Stored entries
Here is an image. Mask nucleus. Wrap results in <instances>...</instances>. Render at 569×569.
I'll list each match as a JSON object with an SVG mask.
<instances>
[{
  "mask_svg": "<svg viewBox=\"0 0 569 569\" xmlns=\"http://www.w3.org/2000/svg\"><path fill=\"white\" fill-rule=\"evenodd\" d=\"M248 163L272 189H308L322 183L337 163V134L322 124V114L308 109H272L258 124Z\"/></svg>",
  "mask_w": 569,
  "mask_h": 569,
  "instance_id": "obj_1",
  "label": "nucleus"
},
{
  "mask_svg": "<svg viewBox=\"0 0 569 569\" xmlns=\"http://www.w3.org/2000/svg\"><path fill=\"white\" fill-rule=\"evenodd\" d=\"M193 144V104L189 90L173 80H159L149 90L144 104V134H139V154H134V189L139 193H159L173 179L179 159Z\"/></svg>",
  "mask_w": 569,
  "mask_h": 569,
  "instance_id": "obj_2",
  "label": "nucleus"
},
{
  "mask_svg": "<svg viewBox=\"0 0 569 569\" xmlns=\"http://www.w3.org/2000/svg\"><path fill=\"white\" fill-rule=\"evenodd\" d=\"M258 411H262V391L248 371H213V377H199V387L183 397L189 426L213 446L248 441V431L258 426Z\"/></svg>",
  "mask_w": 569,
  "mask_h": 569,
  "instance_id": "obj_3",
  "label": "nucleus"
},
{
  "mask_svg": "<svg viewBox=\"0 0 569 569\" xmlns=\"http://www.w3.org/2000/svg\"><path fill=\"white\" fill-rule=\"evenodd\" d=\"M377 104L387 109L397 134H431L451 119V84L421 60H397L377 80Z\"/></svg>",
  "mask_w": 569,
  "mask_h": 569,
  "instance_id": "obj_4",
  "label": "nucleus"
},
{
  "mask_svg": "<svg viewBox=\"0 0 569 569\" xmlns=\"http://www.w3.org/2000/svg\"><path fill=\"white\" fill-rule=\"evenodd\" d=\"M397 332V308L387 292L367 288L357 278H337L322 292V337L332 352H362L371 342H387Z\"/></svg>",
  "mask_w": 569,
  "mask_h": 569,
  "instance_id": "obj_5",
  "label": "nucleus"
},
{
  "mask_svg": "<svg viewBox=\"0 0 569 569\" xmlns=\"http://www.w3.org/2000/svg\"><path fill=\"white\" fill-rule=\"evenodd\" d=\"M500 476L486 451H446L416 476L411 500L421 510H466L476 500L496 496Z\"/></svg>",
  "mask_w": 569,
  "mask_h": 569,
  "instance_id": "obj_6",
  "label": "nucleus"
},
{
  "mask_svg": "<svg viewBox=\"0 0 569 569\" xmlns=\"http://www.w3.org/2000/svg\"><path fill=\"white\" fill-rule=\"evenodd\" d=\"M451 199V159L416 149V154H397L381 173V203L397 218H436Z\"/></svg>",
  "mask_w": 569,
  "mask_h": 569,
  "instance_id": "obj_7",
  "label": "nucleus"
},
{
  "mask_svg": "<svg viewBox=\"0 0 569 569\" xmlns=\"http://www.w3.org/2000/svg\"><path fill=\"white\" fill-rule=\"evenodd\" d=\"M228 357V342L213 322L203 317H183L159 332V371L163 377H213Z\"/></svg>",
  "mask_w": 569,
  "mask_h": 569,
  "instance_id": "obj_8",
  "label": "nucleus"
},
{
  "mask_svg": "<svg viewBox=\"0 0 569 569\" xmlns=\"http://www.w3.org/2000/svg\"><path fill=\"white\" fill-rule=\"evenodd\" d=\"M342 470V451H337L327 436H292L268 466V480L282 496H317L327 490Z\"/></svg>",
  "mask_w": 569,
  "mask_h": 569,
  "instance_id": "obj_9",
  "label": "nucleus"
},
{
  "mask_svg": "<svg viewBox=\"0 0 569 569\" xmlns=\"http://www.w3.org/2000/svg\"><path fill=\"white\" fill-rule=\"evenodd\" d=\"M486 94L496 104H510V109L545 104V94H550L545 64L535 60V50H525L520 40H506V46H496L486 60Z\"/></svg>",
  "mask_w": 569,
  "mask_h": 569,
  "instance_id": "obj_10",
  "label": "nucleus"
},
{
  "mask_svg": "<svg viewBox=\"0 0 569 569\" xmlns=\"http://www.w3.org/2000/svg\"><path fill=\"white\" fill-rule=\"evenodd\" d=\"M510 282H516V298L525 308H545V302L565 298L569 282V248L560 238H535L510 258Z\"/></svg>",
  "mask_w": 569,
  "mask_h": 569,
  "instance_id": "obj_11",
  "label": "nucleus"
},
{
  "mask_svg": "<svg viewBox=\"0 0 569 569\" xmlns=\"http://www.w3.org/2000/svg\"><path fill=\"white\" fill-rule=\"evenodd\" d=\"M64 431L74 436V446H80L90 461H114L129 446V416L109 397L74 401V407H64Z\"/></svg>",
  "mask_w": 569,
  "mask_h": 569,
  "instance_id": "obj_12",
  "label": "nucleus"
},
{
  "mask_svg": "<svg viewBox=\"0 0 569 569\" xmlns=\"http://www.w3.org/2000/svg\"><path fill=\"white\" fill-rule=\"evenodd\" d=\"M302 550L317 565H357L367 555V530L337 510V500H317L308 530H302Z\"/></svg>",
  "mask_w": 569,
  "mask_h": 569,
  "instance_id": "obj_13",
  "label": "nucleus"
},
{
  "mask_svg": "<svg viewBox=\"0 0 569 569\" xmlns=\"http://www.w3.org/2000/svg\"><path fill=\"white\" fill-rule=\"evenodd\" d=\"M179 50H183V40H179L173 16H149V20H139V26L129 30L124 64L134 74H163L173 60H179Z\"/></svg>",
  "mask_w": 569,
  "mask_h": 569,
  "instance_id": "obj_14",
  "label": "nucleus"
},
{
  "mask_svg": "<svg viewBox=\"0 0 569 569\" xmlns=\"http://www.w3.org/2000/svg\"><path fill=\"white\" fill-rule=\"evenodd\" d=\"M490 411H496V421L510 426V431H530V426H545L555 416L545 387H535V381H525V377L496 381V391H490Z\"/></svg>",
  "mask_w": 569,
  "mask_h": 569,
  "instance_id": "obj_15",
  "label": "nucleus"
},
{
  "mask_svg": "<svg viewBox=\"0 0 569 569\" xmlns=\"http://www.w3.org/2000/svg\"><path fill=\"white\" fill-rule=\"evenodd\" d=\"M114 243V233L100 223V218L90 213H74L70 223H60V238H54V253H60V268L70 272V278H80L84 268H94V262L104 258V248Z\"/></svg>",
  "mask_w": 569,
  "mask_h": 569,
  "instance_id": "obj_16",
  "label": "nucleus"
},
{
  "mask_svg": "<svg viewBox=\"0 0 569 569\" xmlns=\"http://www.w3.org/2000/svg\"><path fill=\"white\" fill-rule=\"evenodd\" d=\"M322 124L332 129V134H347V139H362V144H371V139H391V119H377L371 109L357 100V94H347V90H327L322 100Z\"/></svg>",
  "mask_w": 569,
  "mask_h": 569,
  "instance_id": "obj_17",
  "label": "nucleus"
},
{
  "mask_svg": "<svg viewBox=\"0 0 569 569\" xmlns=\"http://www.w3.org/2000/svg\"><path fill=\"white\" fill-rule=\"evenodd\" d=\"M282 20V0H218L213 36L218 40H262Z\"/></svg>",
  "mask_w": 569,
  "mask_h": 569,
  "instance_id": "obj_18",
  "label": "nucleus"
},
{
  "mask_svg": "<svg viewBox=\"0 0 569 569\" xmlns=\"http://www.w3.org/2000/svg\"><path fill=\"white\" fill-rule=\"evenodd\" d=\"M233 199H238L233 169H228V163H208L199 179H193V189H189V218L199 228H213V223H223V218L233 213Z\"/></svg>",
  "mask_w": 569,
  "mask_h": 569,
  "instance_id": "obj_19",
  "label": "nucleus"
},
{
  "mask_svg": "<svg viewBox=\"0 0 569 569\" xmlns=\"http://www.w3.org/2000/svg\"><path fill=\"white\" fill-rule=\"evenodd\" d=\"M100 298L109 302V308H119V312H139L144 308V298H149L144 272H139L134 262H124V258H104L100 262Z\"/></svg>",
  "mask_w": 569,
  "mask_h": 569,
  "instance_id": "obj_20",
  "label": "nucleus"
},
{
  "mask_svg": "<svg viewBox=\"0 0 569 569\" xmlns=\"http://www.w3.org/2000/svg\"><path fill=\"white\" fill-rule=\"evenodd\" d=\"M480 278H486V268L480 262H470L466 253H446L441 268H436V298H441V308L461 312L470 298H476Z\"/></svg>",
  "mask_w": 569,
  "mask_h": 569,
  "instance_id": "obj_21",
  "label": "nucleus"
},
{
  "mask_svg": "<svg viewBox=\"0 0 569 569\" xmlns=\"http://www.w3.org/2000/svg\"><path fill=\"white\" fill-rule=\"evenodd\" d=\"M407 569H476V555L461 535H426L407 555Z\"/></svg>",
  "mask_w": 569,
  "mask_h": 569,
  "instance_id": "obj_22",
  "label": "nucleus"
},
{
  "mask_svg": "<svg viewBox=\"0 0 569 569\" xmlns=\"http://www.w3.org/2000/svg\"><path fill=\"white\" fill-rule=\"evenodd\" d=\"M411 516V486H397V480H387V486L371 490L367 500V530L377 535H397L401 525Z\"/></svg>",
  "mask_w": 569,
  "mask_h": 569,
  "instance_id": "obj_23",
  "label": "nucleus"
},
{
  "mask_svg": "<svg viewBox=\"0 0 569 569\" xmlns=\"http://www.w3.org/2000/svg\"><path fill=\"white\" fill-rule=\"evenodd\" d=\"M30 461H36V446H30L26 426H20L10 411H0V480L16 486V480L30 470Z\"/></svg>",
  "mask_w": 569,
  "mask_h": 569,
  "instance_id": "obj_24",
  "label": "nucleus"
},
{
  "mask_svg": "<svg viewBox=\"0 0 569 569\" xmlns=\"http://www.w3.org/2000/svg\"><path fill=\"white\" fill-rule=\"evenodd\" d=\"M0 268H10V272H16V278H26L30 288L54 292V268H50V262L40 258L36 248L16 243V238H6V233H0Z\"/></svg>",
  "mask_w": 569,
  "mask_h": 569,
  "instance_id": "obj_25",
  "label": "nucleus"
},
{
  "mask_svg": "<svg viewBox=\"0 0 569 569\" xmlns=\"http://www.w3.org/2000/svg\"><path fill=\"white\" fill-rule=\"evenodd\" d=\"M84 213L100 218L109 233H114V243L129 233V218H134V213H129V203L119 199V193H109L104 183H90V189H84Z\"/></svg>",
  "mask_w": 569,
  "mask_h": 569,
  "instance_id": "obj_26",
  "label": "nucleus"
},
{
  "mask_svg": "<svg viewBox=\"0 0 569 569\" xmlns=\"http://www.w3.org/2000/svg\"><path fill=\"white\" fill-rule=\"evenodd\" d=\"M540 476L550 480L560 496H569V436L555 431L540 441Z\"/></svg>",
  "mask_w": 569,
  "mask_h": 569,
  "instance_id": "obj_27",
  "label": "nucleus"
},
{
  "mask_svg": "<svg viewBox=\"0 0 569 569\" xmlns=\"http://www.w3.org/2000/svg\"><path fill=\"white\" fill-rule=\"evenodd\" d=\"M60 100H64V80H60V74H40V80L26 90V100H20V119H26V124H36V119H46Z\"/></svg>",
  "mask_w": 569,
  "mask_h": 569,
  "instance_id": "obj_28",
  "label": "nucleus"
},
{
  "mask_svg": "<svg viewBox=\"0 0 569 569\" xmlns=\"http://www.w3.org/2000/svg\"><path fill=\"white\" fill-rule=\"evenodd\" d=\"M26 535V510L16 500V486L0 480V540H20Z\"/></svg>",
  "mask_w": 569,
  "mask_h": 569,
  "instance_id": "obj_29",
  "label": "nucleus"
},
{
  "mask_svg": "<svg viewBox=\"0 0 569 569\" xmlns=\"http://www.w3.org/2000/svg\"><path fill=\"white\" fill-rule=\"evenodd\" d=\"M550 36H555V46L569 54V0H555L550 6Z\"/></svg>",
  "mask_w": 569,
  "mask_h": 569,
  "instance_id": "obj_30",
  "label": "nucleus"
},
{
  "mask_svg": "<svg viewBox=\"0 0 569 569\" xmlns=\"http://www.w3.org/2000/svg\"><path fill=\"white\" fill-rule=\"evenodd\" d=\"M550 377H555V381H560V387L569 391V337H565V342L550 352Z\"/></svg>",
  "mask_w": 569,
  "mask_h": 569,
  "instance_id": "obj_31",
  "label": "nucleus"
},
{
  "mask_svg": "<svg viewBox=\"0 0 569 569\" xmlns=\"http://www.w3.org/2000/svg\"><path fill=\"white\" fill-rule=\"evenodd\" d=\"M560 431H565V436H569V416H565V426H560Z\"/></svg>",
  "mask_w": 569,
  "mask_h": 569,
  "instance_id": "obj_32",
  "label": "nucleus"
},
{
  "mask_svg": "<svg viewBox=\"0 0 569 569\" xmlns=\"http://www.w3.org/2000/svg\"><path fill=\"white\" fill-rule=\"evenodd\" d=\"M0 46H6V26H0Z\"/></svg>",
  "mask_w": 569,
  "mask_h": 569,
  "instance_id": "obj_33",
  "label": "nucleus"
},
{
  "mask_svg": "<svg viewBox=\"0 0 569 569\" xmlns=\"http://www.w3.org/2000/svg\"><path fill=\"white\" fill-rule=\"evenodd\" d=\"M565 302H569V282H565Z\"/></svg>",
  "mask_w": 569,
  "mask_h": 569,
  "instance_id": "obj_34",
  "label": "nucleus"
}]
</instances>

• _Exercise_: Update the data from its beginning through the line containing "163L272 189H308L322 183L337" by replacing "JSON object" with "JSON record", and reproduce only those lines with all else unchanged.

• _Output for this exercise_:
Here is an image. Mask nucleus. Wrap results in <instances>...</instances>. Render at 569×569.
I'll list each match as a JSON record with an SVG mask.
<instances>
[{
  "mask_svg": "<svg viewBox=\"0 0 569 569\" xmlns=\"http://www.w3.org/2000/svg\"><path fill=\"white\" fill-rule=\"evenodd\" d=\"M248 163L272 189H308L322 183L337 163V134L322 124V114L308 109H272L258 124Z\"/></svg>",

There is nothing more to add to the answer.